§ **Directions for this task**: Each line from the opening of the listing below through the line that contains "Consider this experimental" is to be output exactly as written.

+++ Entries provided +++

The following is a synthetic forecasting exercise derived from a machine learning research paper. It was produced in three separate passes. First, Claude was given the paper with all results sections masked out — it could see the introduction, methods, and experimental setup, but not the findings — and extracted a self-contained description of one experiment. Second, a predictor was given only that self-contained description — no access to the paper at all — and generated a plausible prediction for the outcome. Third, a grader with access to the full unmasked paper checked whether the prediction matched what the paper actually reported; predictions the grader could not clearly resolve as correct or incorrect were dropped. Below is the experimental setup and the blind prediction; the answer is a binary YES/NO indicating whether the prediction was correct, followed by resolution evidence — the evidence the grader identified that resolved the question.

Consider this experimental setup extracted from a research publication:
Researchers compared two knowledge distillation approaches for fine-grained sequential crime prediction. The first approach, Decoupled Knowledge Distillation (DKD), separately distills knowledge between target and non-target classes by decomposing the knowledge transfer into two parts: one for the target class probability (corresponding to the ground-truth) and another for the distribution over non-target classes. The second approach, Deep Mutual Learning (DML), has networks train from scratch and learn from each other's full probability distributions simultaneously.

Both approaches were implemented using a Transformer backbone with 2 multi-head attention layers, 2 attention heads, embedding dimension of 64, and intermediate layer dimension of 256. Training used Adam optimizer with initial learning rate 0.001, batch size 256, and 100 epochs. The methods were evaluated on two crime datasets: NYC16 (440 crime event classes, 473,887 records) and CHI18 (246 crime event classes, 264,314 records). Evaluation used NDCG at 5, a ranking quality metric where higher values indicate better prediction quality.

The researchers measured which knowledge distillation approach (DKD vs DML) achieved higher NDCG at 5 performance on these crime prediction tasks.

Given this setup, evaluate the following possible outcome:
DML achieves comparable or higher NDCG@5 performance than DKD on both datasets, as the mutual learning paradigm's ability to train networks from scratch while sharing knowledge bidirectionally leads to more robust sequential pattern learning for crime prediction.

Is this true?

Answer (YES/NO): NO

+++

§ **Expected output**:
The following is a synthetic forecasting exercise derived from a machine learning research paper. It was produced in three separate passes. First, Claude was given the paper with all results sections masked out — it could see the introduction, methods, and experimental setup, but not the findings — and extracted a self-contained description of one experiment. Second, a predictor was given only that self-contained description — no access to the paper at all — and generated a plausible prediction for the outcome. Third, a grader with access to the full unmasked paper checked whether the prediction matched what the paper actually reported; predictions the grader could not clearly resolve as correct or incorrect were dropped. Below is the experimental setup and the blind prediction; the answer is a binary YES/NO indicating whether the prediction was correct, followed by resolution evidence — the evidence the grader identified that resolved the question.

Consider this experimental setup extracted from a research publication:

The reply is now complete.